Ignorance not bliss


By Bart Chilton

McClatchy-Tribune

Another megabank has reached a humongous settlement. It involves smoke, mirrors and sneaky backroom dealings with potentially dangerous world economic impacts. Barclays settled with the Commodity Futures Trading Commission and others for a cool $454 million for doing some things that, well, just weren’t cool.

The settlement indicates that Barclays sought to manipulate interest rates that affect consumers relating to mortgages, car loans, credit cards — even student loans. Sounding like gobbledygook, the London Interbank Offered Rate (Libor) is the average interest rate large banks charge when lending to other banks. Most financial institutions, mortgage lenders and credit card agencies rely upon it. Barclays sought to sway the rate to its advantage by falsely reporting numbers, thus attempting to skew the average.

What is big?

There are other reasons the settlement is important. We often hear about “big banks,” but what is big? In Barclays’ case, it’s about 50 million customers in 50 countries and assets of more than $2 trillion. That’s gigantic. And remember, there are even bigger banks. Despite those astonishing numbers, big isn’t the prevailing problem in this instance. The alarm is placing the banks’ interests ahead of their own customers.

‘Sure winners’

Barclays sought to gain an advantage for the bank. That’s not wrong unless it breaks the law or hurts customers. Other megabanks have been in trouble for this in a little different way.
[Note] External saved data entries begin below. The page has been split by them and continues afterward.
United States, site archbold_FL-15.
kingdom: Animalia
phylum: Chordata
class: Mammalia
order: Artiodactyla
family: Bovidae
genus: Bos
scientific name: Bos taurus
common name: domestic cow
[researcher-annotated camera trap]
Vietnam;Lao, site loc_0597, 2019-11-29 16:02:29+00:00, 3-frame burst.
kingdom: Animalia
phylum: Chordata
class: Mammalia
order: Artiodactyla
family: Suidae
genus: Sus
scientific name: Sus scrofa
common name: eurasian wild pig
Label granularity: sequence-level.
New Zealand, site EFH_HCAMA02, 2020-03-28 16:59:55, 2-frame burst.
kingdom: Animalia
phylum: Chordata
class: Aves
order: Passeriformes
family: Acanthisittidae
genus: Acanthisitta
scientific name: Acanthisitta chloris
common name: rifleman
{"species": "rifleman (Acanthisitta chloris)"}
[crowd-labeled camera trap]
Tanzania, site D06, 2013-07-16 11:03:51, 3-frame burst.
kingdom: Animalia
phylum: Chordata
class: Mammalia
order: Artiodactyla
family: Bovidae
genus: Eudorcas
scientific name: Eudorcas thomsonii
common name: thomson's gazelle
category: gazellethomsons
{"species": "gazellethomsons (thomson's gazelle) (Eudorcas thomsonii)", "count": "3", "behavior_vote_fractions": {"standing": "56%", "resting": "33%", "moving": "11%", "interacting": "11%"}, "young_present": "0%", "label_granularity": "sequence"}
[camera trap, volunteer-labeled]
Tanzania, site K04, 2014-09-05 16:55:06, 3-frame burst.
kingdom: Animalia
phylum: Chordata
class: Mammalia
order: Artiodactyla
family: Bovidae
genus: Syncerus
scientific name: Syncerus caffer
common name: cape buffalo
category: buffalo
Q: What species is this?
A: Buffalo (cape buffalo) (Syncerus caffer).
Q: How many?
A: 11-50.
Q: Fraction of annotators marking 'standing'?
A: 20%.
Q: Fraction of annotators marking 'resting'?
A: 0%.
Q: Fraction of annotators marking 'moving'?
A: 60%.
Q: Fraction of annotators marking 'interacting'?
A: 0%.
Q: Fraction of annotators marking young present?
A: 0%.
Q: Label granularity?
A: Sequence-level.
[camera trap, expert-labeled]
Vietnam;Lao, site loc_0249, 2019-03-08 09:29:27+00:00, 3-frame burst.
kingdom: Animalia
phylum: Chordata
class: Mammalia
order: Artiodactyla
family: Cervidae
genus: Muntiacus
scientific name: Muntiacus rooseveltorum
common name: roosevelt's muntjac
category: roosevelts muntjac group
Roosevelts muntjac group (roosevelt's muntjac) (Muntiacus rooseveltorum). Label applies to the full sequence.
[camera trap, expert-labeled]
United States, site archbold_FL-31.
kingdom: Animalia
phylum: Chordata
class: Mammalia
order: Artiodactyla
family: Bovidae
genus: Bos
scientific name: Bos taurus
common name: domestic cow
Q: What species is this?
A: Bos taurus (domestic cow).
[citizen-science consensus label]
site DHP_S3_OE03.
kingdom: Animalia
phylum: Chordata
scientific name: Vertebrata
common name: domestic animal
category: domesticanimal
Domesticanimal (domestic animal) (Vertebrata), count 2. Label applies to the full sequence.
Goldman Sachs and Citibank each created innovative investments that some would have called “sure winners” and marketed them hard to their customers. The problem was: they were “fake-out” funds. These megabanks actually took the other side of the investment — which (surprise surprise) turned out to be the winning side.

The U.S. financial reform law passed two years ago sought to put the brakes on exactly this type of proprietary trading with something called the Volcker Rule. Under it, megabanks would have to be banks again—not hedge funds — and focus on their customers instead of gaming against them or gambling with their money. The problem now: the megabanks continue to aggressively oppose it, and regulators haven’t implemented it. Applying a strong version of Volcker could have stymied Barclays’ scheme, Goldman’s ruse and Citibank’s ploy.

The banks are making the case for Volcker’s immediate implementation.

Bart Chilton is a commissioner on the U.S. Commodity Futures Trading Commission and the author of Ponzimonium: How Scam Artists Are Ripping Off America. Distributed by MCT Information Services.